Bernheim : la faillite culturelle qui scandalise

La situation financière de la Bibliothèque Bernheim continue de se dégrader, malgré un plan de redressement pourtant clair et encadré. Ce lundi 29 juin, la Chambre territoriale des comptes (CTC) a rendu un nouvel avis sans appel : le budget primitif 2026 voté en mars dernier ne respecte pas les engagements pris et met en péril le retour à l’équilibre. Une dérive qui pousse l’État à reprendre la main.
Un plan de redressement ignoré malgré des alertes répétées
L’histoire ne date pas d’hier. Dès 2025, la Chambre territoriale des comptes avait été saisie après le vote d’un budget en déficit. Trois avis successifs avaient alors permis de poser un cadre strict, avec un plan de redressement sur la période 2026-2028, visant une réduction progressive du déficit de fonctionnement.
Les objectifs étaient pourtant précis : une baisse de 4,9 millions CFP dès 2026, suivie d’efforts beaucoup plus significatifs en 2027 et 2028. Mais, un an plus tard, le constat est implacable : les engagements n’ont pas été tenus. La CTC souligne noir sur blanc que le budget adopté le 26 mars 2026 ne suit pas la trajectoire prévue.
Pire encore, les recommandations formulées n’ont pas été respectées. L’institution avait exigé de geler toute dépense non essentielle, qu’elle soit de fonctionnement ou d’investissement, sauf compensation financière. Elle avait également imposé une anticipation rigoureuse des coûts liés à l’ouverture du nouveau bâtiment à Nouméa.
Or, ces exigences semblent avoir été largement ignorées. Résultat : la situation financière reste fragile et la crédibilité de la gouvernance budgétaire est aujourd’hui clairement remise en cause.
Une dérive financière persistante malgré l’ouverture du nouveau site
Alors même que la Bibliothèque Bernheim s’apprête à ouvrir ses nouveaux locaux, censés symboliser un renouveau culturel, la réalité comptable est beaucoup moins reluisante. La CTC constate une baisse des charges de gestion de seulement 4,1 %, alors que les financements diminuent plus rapidement, à hauteur de 6,9 %.
Ce déséquilibre structurel révèle une incapacité à adapter les dépenses au niveau réel des ressources. Après ajustements opérés par la Chambre, le constat est sans appel : la trésorerie disponible ne permettra pas de couvrir l’exercice 2026 sans apports supplémentaires.
Autrement dit, sans intervention extérieure, la Bibliothèque Bernheim risque de se retrouver en situation d’impasse budgétaire, et ce, malgré un plan censé précisément éviter ce scénario.
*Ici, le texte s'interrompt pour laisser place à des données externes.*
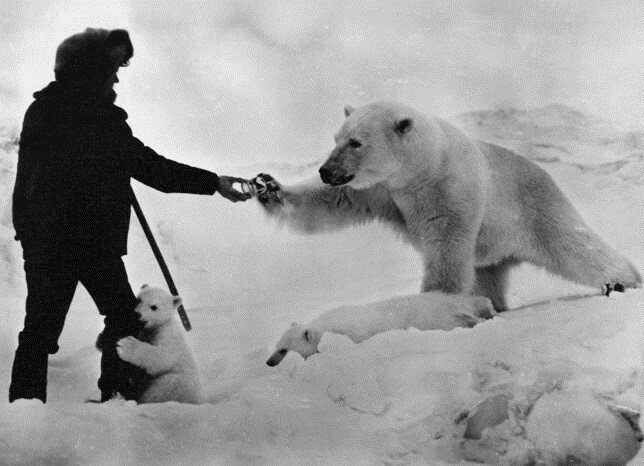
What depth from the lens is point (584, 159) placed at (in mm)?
3074

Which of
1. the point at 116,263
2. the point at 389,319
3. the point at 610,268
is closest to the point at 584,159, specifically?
the point at 610,268

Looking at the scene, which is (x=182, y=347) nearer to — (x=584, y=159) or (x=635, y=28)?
(x=584, y=159)

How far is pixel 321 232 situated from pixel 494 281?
2.40 feet

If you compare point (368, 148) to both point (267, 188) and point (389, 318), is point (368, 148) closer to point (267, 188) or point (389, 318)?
point (267, 188)

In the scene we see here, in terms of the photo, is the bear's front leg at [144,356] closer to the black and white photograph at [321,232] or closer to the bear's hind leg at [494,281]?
the black and white photograph at [321,232]

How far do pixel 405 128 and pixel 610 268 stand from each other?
0.95 meters

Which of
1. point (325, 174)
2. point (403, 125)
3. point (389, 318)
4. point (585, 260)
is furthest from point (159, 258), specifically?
point (585, 260)

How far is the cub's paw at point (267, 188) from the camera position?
278cm

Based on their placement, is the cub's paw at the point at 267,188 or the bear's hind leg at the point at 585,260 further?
the bear's hind leg at the point at 585,260

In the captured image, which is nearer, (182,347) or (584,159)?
(182,347)

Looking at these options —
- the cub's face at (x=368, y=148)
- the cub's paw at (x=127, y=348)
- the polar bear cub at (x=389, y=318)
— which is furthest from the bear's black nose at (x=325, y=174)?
the cub's paw at (x=127, y=348)

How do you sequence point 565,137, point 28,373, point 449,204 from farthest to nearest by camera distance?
point 565,137 → point 449,204 → point 28,373

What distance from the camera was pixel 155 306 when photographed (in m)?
2.35

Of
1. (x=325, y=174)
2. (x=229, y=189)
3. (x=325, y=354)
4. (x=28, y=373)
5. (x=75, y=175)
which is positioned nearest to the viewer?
(x=28, y=373)
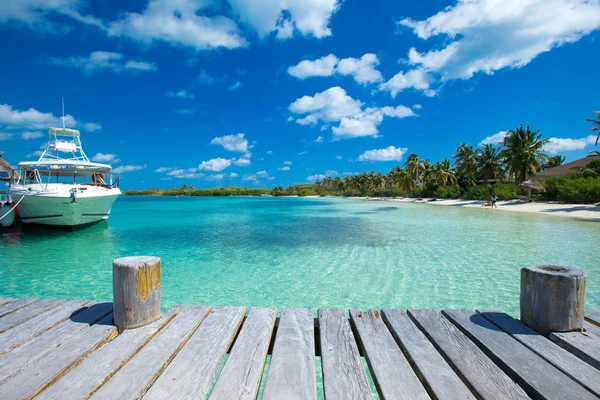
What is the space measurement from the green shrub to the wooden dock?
122 ft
Plus inquiétant encore, même en intégrant les ajustements de la CTC, le plan de redressement laisse apparaître un déficit cumulé résiduel de plus de 105 millions CFP à l’horizon 2029. Une perspective qui démontre que les efforts engagés sont non seulement insuffisants, mais surtout mal calibrés.
Vers une reprise en main autoritaire et des mesures drastiques
Face à cette situation, la Chambre territoriale des comptes a franchi un cap. Elle a demandé au haut-commissaire de la République de régler lui-même le budget primitif 2026, preuve d’un niveau de gravité rarement atteint pour un établissement culturel.
Mais, au-delà de cette reprise en main institutionnelle, les recommandations sont désormais beaucoup plus dures. La CTC appelle explicitement à une réduction de l’offre de service au public, une décision politiquement sensible mais jugée inévitable au regard des contraintes financières.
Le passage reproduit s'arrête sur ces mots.